After the model training is finished (which takes 1 hour), we prepare the model artefacts for deployment and upload it to Amazon S3. Your final model artifact contains both the original fine-tuned model from the previous step under the base-model prefix and the trained Medusa heads in a file named medusa_heads.safetensors.

Deploy the fine-tuned LLM with Medusa heads on a SageMaker AI endpoint

The Medusa framework is supported by the Text Generation Inference (TGI) server. After training the LLM with Medusa heads, we deploy it to a SageMaker AI real-time endpoint using the Hugging Face Inference Container set up with TGI.

First, we create a SageMaker AI HuggingFaceModel object and then deploy the model to an endpoint with the following function:

import json
from sagemaker.huggingface import HuggingFaceModel, get_huggingface_llm_image_uri


def deploy_model(endpoint_name, instance_type, model_s3_path=None, hf_model_id=None):
    llm_image = get_huggingface_llm_image_uri(
      "huggingface",
      version="2.2.0",
      session=sess,
    )

    print(f"llm image uri: {llm_image}")

    model_data = None
    if model_s3_path:
        model_data = {'S3DataSource': {'S3Uri': model_s3_path, 'S3DataType': 'S3Prefix', 'CompressionType': 'None'}}
        hf_model_id = "/opt/ml/model"
    else:
        assert hf_model_id, "You need to provide either pretrained HF model id, or S3 model data to deploy"
    config = {
      'HF_MODEL_ID': hf_model_id,  # path to where sagemaker stores the model
      'SM_NUM_GPUS': json.dumps(1),  # Number of GPU used per replica
      'MAX_INPUT_LENGTH': json.dumps(1024),  # Max length of input text
      'MAX_TOTAL_TOKENS': json.dumps(2048),  # Max length of the generation (including input text)
    }

    llm_model = HuggingFaceModel(
      name=endpoint_name,
      role=role,
      image_uri=llm_image,
      model_data=model_data,
      env=config
    )

    deployed_llm = llm_model.deploy(
      endpoint_name=endpoint_name,
      initial_instance_count=1,
      instance_type=instance_type,
      container_startup_health_check_timeout=300,
    )
    return deployed_llm

We deploy three LLMs on three SageMaker AI endpoints:

Base LLM which isn’t fine-tuned
The LLM that we fine-tuned
The fine-tuned LLM that also has trained Medusa heads

You can deploy the three models in parallel by using a function that we included in the notebook, or you can deploy the models one by one by running the code below:

base_deployed_llm = deploy_model( f"base-{get_current_time()}", instance_type="ml.g5.4xlarge", model_s3_path=None, hf_model_id=model_id )
sft_deployed_llm = deploy_model( f"sft-{get_current_time()}", instance_type="ml.g5.4xlarge", model_s3_path=fine_tuned_model_path )
medusa_deployed_llm = deploy_model( f"medusa-{get_current_time()}", instance_type="ml.g5.4xlarge", model_s3_path=medusa_trained_model_path )

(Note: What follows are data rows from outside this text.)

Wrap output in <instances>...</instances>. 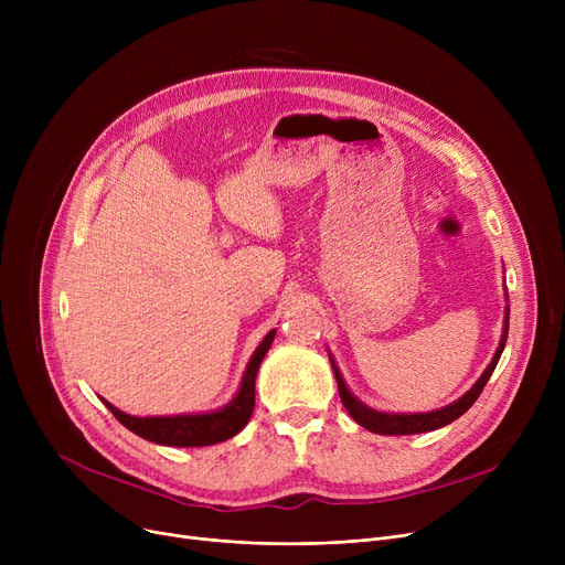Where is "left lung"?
Here are the masks:
<instances>
[{
    "mask_svg": "<svg viewBox=\"0 0 565 565\" xmlns=\"http://www.w3.org/2000/svg\"><path fill=\"white\" fill-rule=\"evenodd\" d=\"M507 339H509V311H507V324H503V337H501V343L494 352V358L490 362V366L486 369V373L479 377V382L473 384V387L456 403L441 407V409H435V412H428V414H384V412H375L366 405H362L358 398H354L345 382L337 369V364L332 362V369H334V375H337V384H339V396L348 409L350 417L358 422L360 426H364L366 430L371 433H380V435H414V433H428V430H437L441 426H447L451 422H456L458 417H462V414L477 403V398L481 396L483 387L488 384L501 352H503V345H507Z\"/></svg>",
    "mask_w": 565,
    "mask_h": 565,
    "instance_id": "left-lung-1",
    "label": "left lung"
}]
</instances>
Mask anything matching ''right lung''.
Instances as JSON below:
<instances>
[{"instance_id": "add662e5", "label": "right lung", "mask_w": 565, "mask_h": 565, "mask_svg": "<svg viewBox=\"0 0 565 565\" xmlns=\"http://www.w3.org/2000/svg\"><path fill=\"white\" fill-rule=\"evenodd\" d=\"M275 341V330L267 334L260 345L256 348L254 358L247 364L241 392L237 396L222 409L211 412V414H181V417H130V414L116 409L111 403L105 401L107 409L114 414V417L121 422L128 430L135 435L156 441V444H167V447H211V444L224 441L233 435L241 433L254 412V382L258 366L265 358L267 348Z\"/></svg>"}]
</instances>
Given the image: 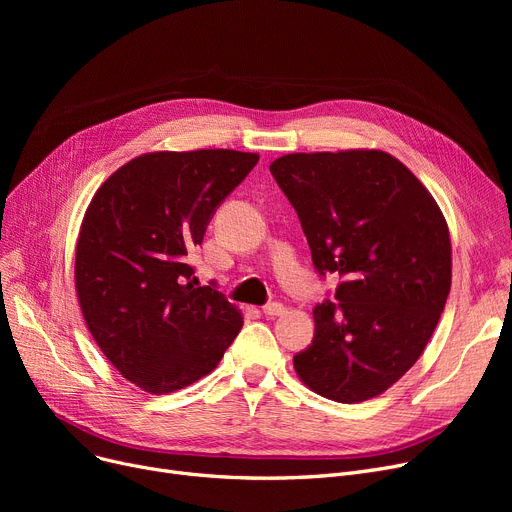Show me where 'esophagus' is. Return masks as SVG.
I'll use <instances>...</instances> for the list:
<instances>
[{
  "label": "esophagus",
  "mask_w": 512,
  "mask_h": 512,
  "mask_svg": "<svg viewBox=\"0 0 512 512\" xmlns=\"http://www.w3.org/2000/svg\"><path fill=\"white\" fill-rule=\"evenodd\" d=\"M286 311V307L282 305V303H278V301H274V303H267V305H263V313L267 315V317H274V315H282Z\"/></svg>",
  "instance_id": "1"
}]
</instances>
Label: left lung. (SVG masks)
I'll use <instances>...</instances> for the list:
<instances>
[{"mask_svg": "<svg viewBox=\"0 0 512 512\" xmlns=\"http://www.w3.org/2000/svg\"><path fill=\"white\" fill-rule=\"evenodd\" d=\"M270 172L299 215L315 272L340 278L332 301L313 309L315 334L294 369L336 402L378 396L415 365L444 311V215L384 151L290 153Z\"/></svg>", "mask_w": 512, "mask_h": 512, "instance_id": "1", "label": "left lung"}]
</instances>
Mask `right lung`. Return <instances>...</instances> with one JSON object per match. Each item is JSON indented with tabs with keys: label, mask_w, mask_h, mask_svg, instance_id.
Here are the masks:
<instances>
[{
	"label": "right lung",
	"mask_w": 512,
	"mask_h": 512,
	"mask_svg": "<svg viewBox=\"0 0 512 512\" xmlns=\"http://www.w3.org/2000/svg\"><path fill=\"white\" fill-rule=\"evenodd\" d=\"M257 161L232 149L147 153L107 178L85 213L74 261L80 309L103 355L145 392L197 382L242 328L215 282L195 286L186 255Z\"/></svg>",
	"instance_id": "add662e5"
}]
</instances>
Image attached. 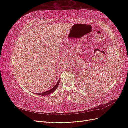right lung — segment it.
<instances>
[{
  "label": "right lung",
  "mask_w": 128,
  "mask_h": 128,
  "mask_svg": "<svg viewBox=\"0 0 128 128\" xmlns=\"http://www.w3.org/2000/svg\"><path fill=\"white\" fill-rule=\"evenodd\" d=\"M59 83H60V80H58V83H56V86H54L52 88L50 89V90L47 91H45V92H42V93H36V94H35L34 93V94H37V95H40V96H45V95H48L49 94H52V92H53L54 91L56 88H58V86H59Z\"/></svg>",
  "instance_id": "1"
}]
</instances>
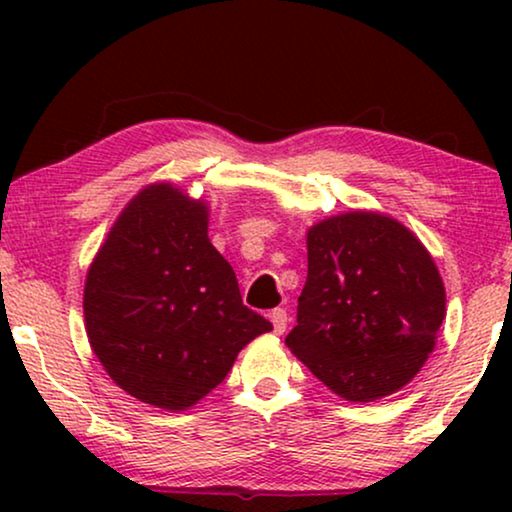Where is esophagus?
Returning <instances> with one entry per match:
<instances>
[{
    "mask_svg": "<svg viewBox=\"0 0 512 512\" xmlns=\"http://www.w3.org/2000/svg\"><path fill=\"white\" fill-rule=\"evenodd\" d=\"M270 321H272V328H275V333L282 335L286 331V324H289V317H286V310L277 307V310L270 312Z\"/></svg>",
    "mask_w": 512,
    "mask_h": 512,
    "instance_id": "esophagus-1",
    "label": "esophagus"
}]
</instances>
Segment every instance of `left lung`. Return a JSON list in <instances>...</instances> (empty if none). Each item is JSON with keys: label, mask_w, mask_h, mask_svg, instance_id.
Returning <instances> with one entry per match:
<instances>
[{"label": "left lung", "mask_w": 512, "mask_h": 512, "mask_svg": "<svg viewBox=\"0 0 512 512\" xmlns=\"http://www.w3.org/2000/svg\"><path fill=\"white\" fill-rule=\"evenodd\" d=\"M443 319L436 263L396 219L349 212L307 230V282L286 345L345 401L405 387L436 347Z\"/></svg>", "instance_id": "obj_1"}]
</instances>
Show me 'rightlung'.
Returning a JSON list of instances; mask_svg holds the SVG:
<instances>
[{"label": "right lung", "instance_id": "obj_1", "mask_svg": "<svg viewBox=\"0 0 512 512\" xmlns=\"http://www.w3.org/2000/svg\"><path fill=\"white\" fill-rule=\"evenodd\" d=\"M83 317L111 380L163 410L205 398L272 331L209 242L205 202L172 184L146 186L118 216L88 270Z\"/></svg>", "mask_w": 512, "mask_h": 512}]
</instances>
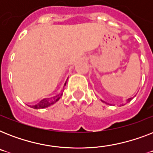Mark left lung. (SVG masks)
Here are the masks:
<instances>
[{
    "instance_id": "1",
    "label": "left lung",
    "mask_w": 153,
    "mask_h": 153,
    "mask_svg": "<svg viewBox=\"0 0 153 153\" xmlns=\"http://www.w3.org/2000/svg\"><path fill=\"white\" fill-rule=\"evenodd\" d=\"M131 100H132V98H129V99H128V100H127V101H128V102H130Z\"/></svg>"
}]
</instances>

After the status for each endpoint becomes InService, which should take around 15 minutes, we can invoke them for inference. We send the following input:

“You are a text to SQL query translator. Users will ask you questions in English and you will generate a SQL query based on the provided SCHEMA. SCHEMA: CREATE TABLE table_name_32 (time VARCHAR, heat VARCHAR, name VARCHAR)
What was Liu Limin's time in heat 4?“

We can observe the following responses:

The base LLM response contains extra words that aren’t needed:

“To retrieve the time of Liu Limin in heat 4 based on the provided SCHEMA, we need to write a SQL query. Since the table name is not provided, let 's assume it's "my_table".  Assuming the table has a primary key (which is not mentioned in the SCHEMA), we can join the table with itself to compare the heat and name of Liu Limin in heat 4 with all the records in the table.  Here's the SQL query:  ``sql SELECT t1.time FROM my_table t1 JOIN my_table t2 ON t1.name = t2.name AND t2.heat = 4 WHERE t1.name="Liu Limin" AND t1.heat  4; `  Explanation:  1. We're selecting the time` column from the first table (t1) in the FROM clause. 2. We're joining the table with itself (my_table t1 JOIN my_table t2) to compare the name and heat of Liu Limin in heat 4 with all the records in the table. 3. We're filtering the results using the WHERE clause. We're selecting only the records where the name is 'Liu Limin' and the heat is not equal to 4 (i.e., not heat 4). This is to ensure that we're selecting the time of Liu Limin in heat 3.  Note: This query assumes that the table has a unique primary key. If the table doesn't have a primary key, you may need to add additional conditions to the JOIN and WHERE clauses to ensure that we're selecting the correct records.“

The fine-tuned LLM response is improved significantly, and contains only the required output:

'SELECT time FROM table_name_32 WHERE heat = 4 AND name = "liu limin"'

The fine-tuned LLM with trained Medusa heads provides the exact same response as the fine-tuned model, demonstrating that Medusa-1, by design, maintains the output (quality) of the original model:

'SELECT time FROM table_name_32 WHERE heat = 4 AND name = "liu limin"'

Demonstrate LLM inference speedup

To measure the inference speed improvements, we compare the response times of the deployed fine-tuned LLM and the fine-tuned LLM with Medusa heads on 450 test observations with the following code:

import time
import numpy as np
from tqdm import tqdm

def request(sample, deployed_llm):
    prompt = tokenizer.apply_chat_template(sample, tokenize=False, add_generation_prompt=True)
    outputs = deployed_llm.predict({
      "inputs": prompt,
      "parameters": {
        "max_new_tokens": 512,
        "do_sample": False,
        "return_full_text": False,
      }
    })
    return {"role": "assistant", "content": outputs[0]["generated_text"].strip()}

def predict(deployed_llm, test_dataset):
    predicted_answers = []
    latencies = []

    for sample in tqdm(test_dataset):
        start_time = time.time()
        predicted_answer = request(sample["messages"][:2], deployed_llm)
        end_time = time.time()

        latency = end_time - start_time
        latencies.append(latency)
        predicted_answers.append(predicted_answer)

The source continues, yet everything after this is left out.